The motive of using logarithmic scale is to find the occurences of words in both Agile and Scrum book. We can see there are quite lot of common words in both the books. The word Software has appeared higher number of times in book 1 than in book 2. Similarly for the other words. In this graph, I've taken only the first 30 frequently used words instead of displaying all to avoid congestion

In [None]:
#Step 07 -- Exploratory Data Analysis
#2 -- Comparing 15 frequent words from Agile and Scrum file

import matplotlib.pyplot as plt
plt.style.use('ggplot')
%matplotlib inline
bar_width = 0.5

# Graph for Book 1
plt.subplots(figsize=(10,5))
plt.bar(book2FirstVal.take(15),book2SecondVal.take(15),bar_width, align='center', color='C0')
plt.xticks(rotation=45, ha="right",fontsize=12)
plt.xlabel('Frequent Words')
plt.ylabel('Count')
plt.title('Scrum Handbook Graph')

# Graph for Book 2
plt.subplots(figsize=(10,5))
plt.bar(book1FirstVal.take(15),book1SecondVal.take(15),bar_width, align='center', color='C0')
plt.xticks(rotation=45, ha="right",fontsize=12)
plt.xlabel('Frequent Words')
plt.ylabel('Count')
plt.title('Agile Handbook Graph')
plt.show()

## ANALYSIS

### SCRUM HANDBOOK

The first bar chart illustrates top 15 frequently used words in Scrum Handbook.

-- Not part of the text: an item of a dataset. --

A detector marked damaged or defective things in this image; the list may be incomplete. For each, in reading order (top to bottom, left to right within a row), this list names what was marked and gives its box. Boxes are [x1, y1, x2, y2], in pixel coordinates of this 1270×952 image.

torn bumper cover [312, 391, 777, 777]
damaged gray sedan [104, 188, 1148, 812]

It is evident that only three words(**Scrum,team,product**) has occurred more than 230 times while rest of the words are in the range of 50-150. 

### AGILE 

The second bar chart depicts the occurrences of top 15 frequently used words in Agile file. It is crystal clear that the word **Software** has appeared 850 times which is four times the average occurences of other words. This implies, there are many words in Agile file compared to Scrum handbook file.